▸ Input records:
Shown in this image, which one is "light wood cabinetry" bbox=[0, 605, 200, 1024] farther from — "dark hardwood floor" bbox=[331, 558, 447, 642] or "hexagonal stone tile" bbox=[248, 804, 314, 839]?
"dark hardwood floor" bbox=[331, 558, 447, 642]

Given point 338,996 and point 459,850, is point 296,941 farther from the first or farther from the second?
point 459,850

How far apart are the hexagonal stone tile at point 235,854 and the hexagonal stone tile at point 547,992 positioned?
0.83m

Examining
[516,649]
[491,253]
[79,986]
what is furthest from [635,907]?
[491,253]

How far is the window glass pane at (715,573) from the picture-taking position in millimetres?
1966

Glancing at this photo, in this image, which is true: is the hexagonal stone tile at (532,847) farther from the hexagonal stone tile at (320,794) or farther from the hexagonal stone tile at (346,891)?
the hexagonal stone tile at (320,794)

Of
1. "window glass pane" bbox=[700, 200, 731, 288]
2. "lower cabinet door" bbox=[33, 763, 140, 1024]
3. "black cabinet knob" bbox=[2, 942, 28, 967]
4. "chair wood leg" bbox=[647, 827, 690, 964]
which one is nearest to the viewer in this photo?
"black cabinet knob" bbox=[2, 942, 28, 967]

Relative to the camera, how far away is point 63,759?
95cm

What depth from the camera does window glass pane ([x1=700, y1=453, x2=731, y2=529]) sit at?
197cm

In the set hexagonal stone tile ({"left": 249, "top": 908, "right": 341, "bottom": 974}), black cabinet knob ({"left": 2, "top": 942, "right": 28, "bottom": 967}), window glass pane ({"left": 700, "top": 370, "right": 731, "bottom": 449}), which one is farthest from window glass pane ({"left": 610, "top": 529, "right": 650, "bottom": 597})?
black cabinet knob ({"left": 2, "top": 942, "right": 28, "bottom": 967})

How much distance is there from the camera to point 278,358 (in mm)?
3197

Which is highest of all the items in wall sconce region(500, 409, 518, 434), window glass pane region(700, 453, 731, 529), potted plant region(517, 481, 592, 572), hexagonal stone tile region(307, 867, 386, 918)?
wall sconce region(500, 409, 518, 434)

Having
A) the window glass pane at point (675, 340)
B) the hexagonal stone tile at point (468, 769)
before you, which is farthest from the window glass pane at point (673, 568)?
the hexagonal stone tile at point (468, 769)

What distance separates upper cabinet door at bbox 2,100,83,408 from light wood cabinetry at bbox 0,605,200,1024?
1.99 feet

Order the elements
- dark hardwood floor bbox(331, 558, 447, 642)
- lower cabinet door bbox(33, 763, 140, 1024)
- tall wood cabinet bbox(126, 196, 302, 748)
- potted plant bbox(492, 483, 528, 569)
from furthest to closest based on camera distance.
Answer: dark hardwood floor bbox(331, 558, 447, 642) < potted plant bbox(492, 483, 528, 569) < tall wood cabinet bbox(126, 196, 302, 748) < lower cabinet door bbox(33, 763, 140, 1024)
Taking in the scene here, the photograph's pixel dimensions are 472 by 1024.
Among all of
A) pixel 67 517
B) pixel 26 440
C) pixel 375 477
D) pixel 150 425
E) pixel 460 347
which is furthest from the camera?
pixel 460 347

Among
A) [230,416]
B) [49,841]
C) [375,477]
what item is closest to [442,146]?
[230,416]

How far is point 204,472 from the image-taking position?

▸ What this task involves: Please repeat the lines of the records from the line with "Order the elements" to the line with "from furthest to", including both of those lines. Keep every character unchanged.

▸ Task response:
Order the elements
- dark hardwood floor bbox(331, 558, 447, 642)
- lower cabinet door bbox(33, 763, 140, 1024)
- tall wood cabinet bbox(126, 196, 302, 748)
- potted plant bbox(492, 483, 528, 569)
from furthest to closest based on camera distance.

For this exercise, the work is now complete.